My husband is furious about it, and remarked that if Aunt Maude was in financial distress, there would be no problem. However, she owns rental properties and is financially secure. He calls her a parasite and a vulture for taking advantage of a younger relative with a heart of gold. He has threatened many times to put a lock on the pantry door to prevent such thievery, and he finally did, installing a strong lock and keeping the keys.
During her next visit, Aunt Maude, after making some small talk, went to the pantry only to find it locked and barred to her. In short order, she said she had to visit another relative and left. Now she refuses to visit me.
Abby, I know what she was doing was wrong, but she did bring me news of the family and I enjoyed her company. What can I do to repair the damage and make her feel at home, without her grabbing the goodies from my pantry? My husband told me the minute he hears she's on the way to visit us, the pantry door will be locked again. Any advice? –- SAD NIECE, SAN ANTONIO
DEAR SAD NIECE: If coming into the house of relatives and raiding the pantry is considered acceptable behavior in your family, you should make that clear to your husband. If it's not, then it's time you opened your own direct line of communication with your relatives so that you no longer have to "ransom" news of them from your dysfunctional aunt.
You might send her a gift basket filled with the kinds of goodies she's been stealing from your pantry, and hope she'll accept your conciliatory gesture -– but I can't guarantee the result.
DEAR ABBY: We have a question about what to say when we take our adult children and their spouses out to dinner when we visit them in another state. These people range in age from 39 to 55 and have been on their own for years.

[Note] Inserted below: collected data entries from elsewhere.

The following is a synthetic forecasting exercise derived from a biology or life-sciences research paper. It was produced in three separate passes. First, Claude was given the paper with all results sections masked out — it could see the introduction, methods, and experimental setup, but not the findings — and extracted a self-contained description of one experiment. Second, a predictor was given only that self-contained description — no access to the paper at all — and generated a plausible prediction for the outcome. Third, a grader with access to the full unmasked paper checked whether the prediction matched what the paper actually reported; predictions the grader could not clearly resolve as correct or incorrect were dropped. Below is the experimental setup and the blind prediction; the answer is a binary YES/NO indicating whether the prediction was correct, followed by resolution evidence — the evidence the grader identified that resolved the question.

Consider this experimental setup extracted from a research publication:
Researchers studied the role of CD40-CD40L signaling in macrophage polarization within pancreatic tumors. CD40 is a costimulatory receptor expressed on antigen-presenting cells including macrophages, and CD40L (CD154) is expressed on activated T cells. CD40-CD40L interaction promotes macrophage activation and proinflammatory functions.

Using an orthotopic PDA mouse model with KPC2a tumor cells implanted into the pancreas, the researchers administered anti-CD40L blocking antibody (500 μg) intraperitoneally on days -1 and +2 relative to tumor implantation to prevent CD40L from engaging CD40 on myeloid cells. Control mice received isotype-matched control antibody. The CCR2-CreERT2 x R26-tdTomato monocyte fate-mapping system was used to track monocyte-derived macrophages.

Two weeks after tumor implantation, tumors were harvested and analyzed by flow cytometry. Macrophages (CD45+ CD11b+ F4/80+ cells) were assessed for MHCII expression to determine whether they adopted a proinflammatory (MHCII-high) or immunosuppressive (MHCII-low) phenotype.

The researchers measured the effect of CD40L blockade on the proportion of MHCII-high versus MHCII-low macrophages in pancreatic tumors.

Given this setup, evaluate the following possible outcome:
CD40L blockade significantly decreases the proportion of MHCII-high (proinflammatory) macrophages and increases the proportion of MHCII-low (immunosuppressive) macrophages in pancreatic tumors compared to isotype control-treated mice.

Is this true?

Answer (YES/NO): YES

We don't appreciate it when they order more than one cocktail before dinner, so what could we say that would be nonconfrontational, but convey to them that we don't want to support their drinking habit? -– DEVOTED PARENTS, SOMEWHERE
DEAR DEVOTED PARENTS: There is no need to be confrontational. Simply tell your "children" before dinner that you will pay for only one round of drinks –- and after that, if they choose to imbibe, they should ask for a separate check.
DEAR ABBY: Can you stand one more comment concerning "unattended" children?
I was co-owner of an antique store. My partners and I decided to put up a sign that read, "All Unattended Children Will Be Given a Free Kitten."
Abby, the look of panic on the parents' faces was priceless! We had some tiny fabric kittens that we gave the children who wanted one -– and we got a lot of laughs from it. –- FAITHFUL READER, SMALL TOWN, TEXAS
DEAR FAITHFUL READER: I think you came up with a purr-fect solution, and it's certainly friendlier than the sign other readers reported: "Unattended Children Will Be Sold as Slaves."